Davis is, of course, the county clerk who has refused to obey a court order – one upheld by the U.S. Supreme Court – to issue marriage licenses to same-sex couples. That defiance has put her in jail for contempt of court. It also has made her the most famous county clerk in America, and that is reason enough for me not to write about her. She and her offensive claims about religious persecution have gotten her far more publicity than she deserves. I hate to add more fuel to a controversy that already has exceeded its fifteen minutes of fame.
I also hate to write about Davis because, in my opinion, the very lunacy of her legal claims is actually a good thing for the future of marriage equality. The outrageous nature of her argument – that she has a constitutional right to ignore and defy the rulings of the Supreme Court – only goes to show that marriage discrimination is on its last legs. If Kim Davis is the symbolic leader of the rebellion to keep gay and lesbian couples from marrying, it is a rebellion that is looking increasingly like a fringe movement of the willfully ignorant and the intellectually dishonest.

§ What is required: According to the opinion piece about Kim Davis, what put her in jail?

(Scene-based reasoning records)
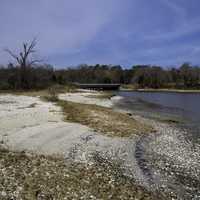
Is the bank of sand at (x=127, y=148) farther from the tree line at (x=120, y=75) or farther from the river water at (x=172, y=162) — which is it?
the tree line at (x=120, y=75)

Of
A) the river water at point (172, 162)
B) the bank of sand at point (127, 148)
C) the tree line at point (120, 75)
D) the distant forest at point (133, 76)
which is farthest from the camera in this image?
the distant forest at point (133, 76)

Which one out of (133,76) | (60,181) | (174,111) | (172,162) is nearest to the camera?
(60,181)

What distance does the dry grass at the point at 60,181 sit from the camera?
302 inches

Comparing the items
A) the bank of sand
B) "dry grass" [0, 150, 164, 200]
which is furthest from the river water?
"dry grass" [0, 150, 164, 200]

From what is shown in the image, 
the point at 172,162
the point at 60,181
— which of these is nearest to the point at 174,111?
the point at 172,162

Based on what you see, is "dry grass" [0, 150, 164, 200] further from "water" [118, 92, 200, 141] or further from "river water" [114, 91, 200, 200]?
"water" [118, 92, 200, 141]

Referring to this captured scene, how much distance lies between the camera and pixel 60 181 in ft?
27.9

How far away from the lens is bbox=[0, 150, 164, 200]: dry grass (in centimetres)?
768

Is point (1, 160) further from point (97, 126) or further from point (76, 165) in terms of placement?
point (97, 126)

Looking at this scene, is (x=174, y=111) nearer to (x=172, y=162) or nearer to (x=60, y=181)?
(x=172, y=162)

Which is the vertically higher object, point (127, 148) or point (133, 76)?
point (133, 76)

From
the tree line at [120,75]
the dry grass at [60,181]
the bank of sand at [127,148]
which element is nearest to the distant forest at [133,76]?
the tree line at [120,75]

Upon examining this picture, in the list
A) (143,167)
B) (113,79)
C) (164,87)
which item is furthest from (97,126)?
(113,79)

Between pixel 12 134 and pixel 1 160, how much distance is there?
15.7 ft
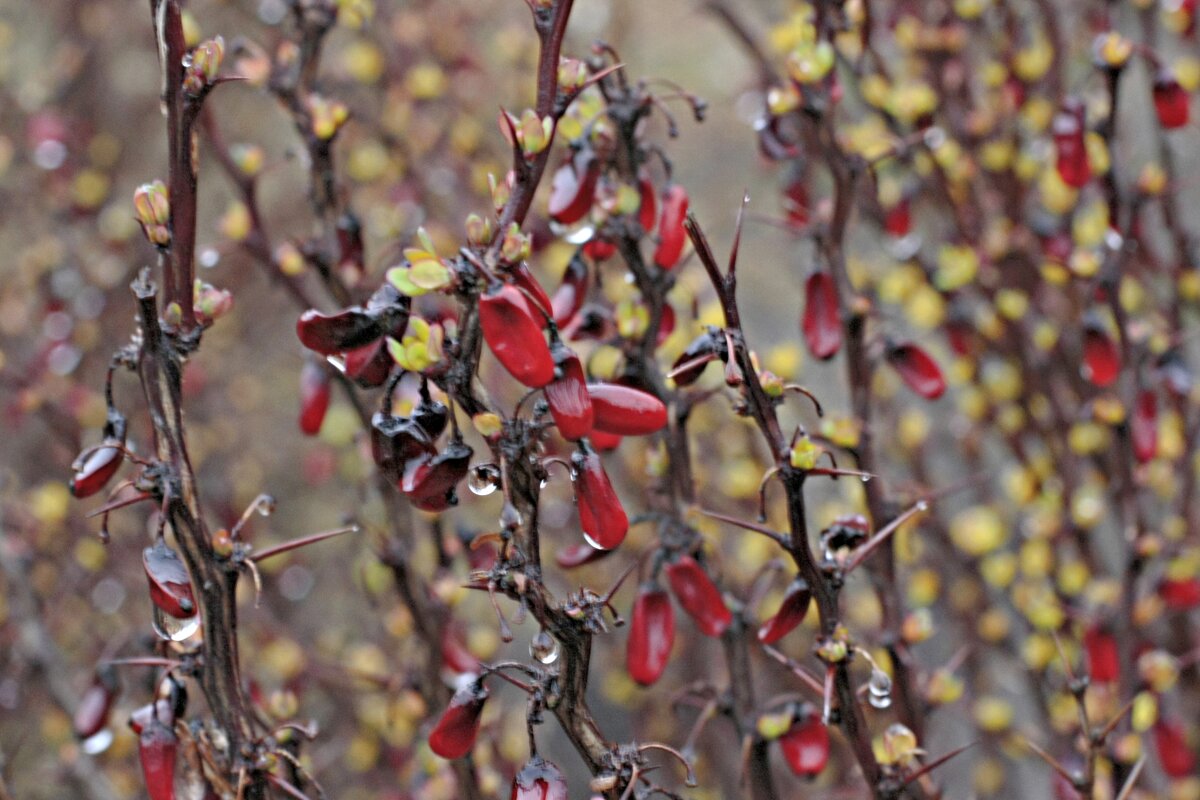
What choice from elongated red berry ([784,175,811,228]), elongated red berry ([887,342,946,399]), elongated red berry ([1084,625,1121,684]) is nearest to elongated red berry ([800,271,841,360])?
elongated red berry ([887,342,946,399])

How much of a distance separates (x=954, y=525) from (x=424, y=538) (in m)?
0.86

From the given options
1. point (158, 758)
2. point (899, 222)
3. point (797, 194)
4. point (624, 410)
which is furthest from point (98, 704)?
point (899, 222)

§ Task answer: Her defiance of a court order to issue marriage licenses to same-sex couples put her in jail for contempt of court.